The answer to posed question could not have been more clearly disproved one day at my favorite Starbucks conveniently located by the CARD Fresno office. On the way to an afternoon session, I stopped by for a quick pick-me-up drink. In typical fashion, I briskly rushed in only to let out a sigh of frustration as I observed a lengthy line of coffee lovers ahead of me. I reluctantly assumed my spot at the end of the line.
The woman ordering at the cash register was blankly staring at the overhead menu. She couldn’t possibly seem more indecisive and appeared to be playing a game of 21 questions. The frustration level building amongst those in line was stronger than the pungent aroma of freshly brewed coffee. I was humbled when I caught myself tapping my foot and crossing my arms. I am, in fact, NOT a patient person.
So I wondered, why is it that people so often assume patience is a quality one must possess in this field of work? It can certainly have its trying moments. Regardless, it is my passion and provides me with the utmost sense of fulfillment. Certainly, patience cannot be the key otherwise I would be locked outside.
After significant time spent in self-reflection and utilization of emotional copying techniques, I regained my calm demeanor and experienced an eye opening revelation. As the woman mispronounced “venti,” I understood it was her first time ordering. I understood the potentially overwhelming amount of options on the menu. Half-caf, skinny, no foam, extra-whip, light mocha? And the sizes… “tall,” “grande,” “venti,” and “trenta.” She probably just knew she was thirsty and tired.

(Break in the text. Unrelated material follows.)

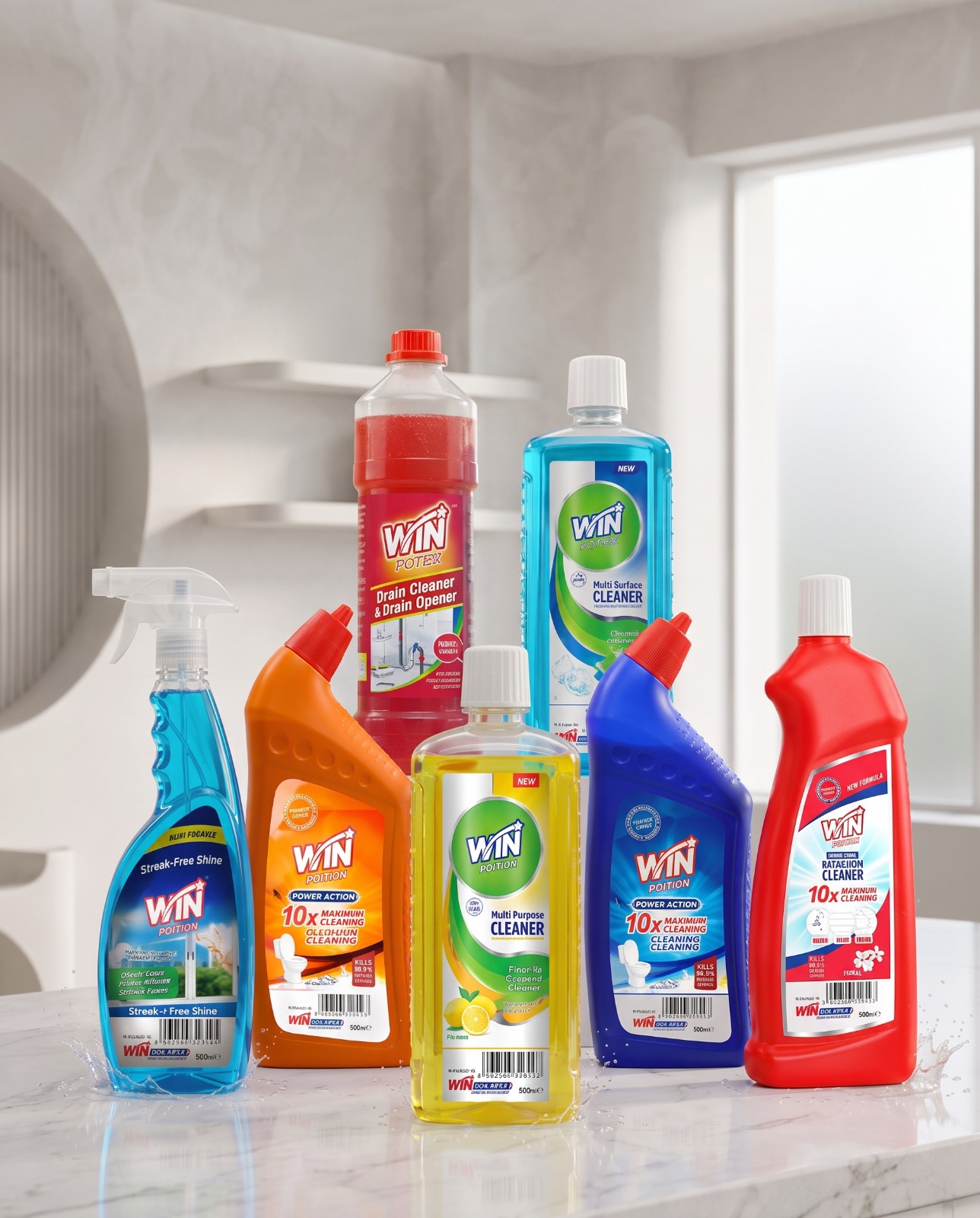 Home Care product portfolio image 2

So I don’t have patience. Bless you if you do. I do, however, have understanding. I understand my role with my clients and with CARD. I see my purpose and understand the behavior intervention plans and programs I am implementing. I understand the functions of my clients’ behaviors, be it appropriate or problematic. I openly accept the fact that patience is not a quality I posses with confidence knowing that I am an understanding person. I believe the beauty of my shortcoming lies in the following statement: Patience can so easily run out. Understanding, on the other hand, never will.